■ **DATA SUPPLIED**
══════════
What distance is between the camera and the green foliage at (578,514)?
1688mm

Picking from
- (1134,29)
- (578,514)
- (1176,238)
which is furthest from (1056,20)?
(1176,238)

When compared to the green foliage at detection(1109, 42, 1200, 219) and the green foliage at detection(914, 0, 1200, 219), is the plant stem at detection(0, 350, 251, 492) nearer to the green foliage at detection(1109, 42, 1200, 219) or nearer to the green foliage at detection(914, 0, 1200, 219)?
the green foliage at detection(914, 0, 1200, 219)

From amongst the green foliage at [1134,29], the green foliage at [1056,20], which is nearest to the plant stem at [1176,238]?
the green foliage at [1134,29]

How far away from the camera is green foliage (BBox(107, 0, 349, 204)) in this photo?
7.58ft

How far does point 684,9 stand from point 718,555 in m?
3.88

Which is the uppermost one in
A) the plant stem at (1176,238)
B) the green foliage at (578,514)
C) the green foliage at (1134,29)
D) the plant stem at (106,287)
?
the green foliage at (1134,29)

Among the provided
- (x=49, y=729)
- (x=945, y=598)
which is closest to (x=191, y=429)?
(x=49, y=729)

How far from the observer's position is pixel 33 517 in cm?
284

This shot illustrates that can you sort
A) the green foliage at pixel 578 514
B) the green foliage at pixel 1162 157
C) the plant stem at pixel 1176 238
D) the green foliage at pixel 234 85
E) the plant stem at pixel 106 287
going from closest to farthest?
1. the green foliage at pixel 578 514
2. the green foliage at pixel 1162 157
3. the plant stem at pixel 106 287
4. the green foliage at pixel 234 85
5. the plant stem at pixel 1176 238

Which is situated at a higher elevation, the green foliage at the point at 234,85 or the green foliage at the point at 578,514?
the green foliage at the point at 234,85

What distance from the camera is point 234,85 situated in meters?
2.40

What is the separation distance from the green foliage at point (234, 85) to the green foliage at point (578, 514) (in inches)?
══════════
■ **WHAT YOU SHOULD DO**
Write out all of the records once more, exactly.

■ **FULL OUTPUT**
What distance is between the camera and the green foliage at (578,514)?
1688mm

Picking from
- (1134,29)
- (578,514)
- (1176,238)
which is furthest from (1056,20)?
(1176,238)

When compared to the green foliage at detection(1109, 42, 1200, 219) and the green foliage at detection(914, 0, 1200, 219), is the plant stem at detection(0, 350, 251, 492) nearer to the green foliage at detection(1109, 42, 1200, 219) or nearer to the green foliage at detection(914, 0, 1200, 219)?
the green foliage at detection(914, 0, 1200, 219)

From amongst the green foliage at [1134,29], the green foliage at [1056,20], which is nearest to the plant stem at [1176,238]?
the green foliage at [1134,29]

How far away from the camera is green foliage (BBox(107, 0, 349, 204)) in this photo?
7.58ft

How far does point 684,9 stand from point 718,555 in m?
3.88

Which is the uppermost one in
A) the plant stem at (1176,238)
B) the green foliage at (578,514)
C) the green foliage at (1134,29)
D) the plant stem at (106,287)
?
the green foliage at (1134,29)

Among the provided
- (x=49, y=729)
- (x=945, y=598)
which is closest to (x=191, y=429)?
(x=49, y=729)

How far from the observer's position is pixel 33 517 in cm?
284

This shot illustrates that can you sort
A) the green foliage at pixel 578 514
B) the green foliage at pixel 1162 157
C) the plant stem at pixel 1176 238
D) the green foliage at pixel 234 85
E) the plant stem at pixel 106 287
going from closest to farthest?
1. the green foliage at pixel 578 514
2. the green foliage at pixel 1162 157
3. the plant stem at pixel 106 287
4. the green foliage at pixel 234 85
5. the plant stem at pixel 1176 238

Which is situated at a higher elevation, the green foliage at the point at 234,85 or the green foliage at the point at 578,514?
the green foliage at the point at 234,85

What distance from the camera is point 234,85 situated in meters?
2.40

What is the separation distance from the green foliage at point (234, 85) to the green foliage at point (578, 514) (in inches)?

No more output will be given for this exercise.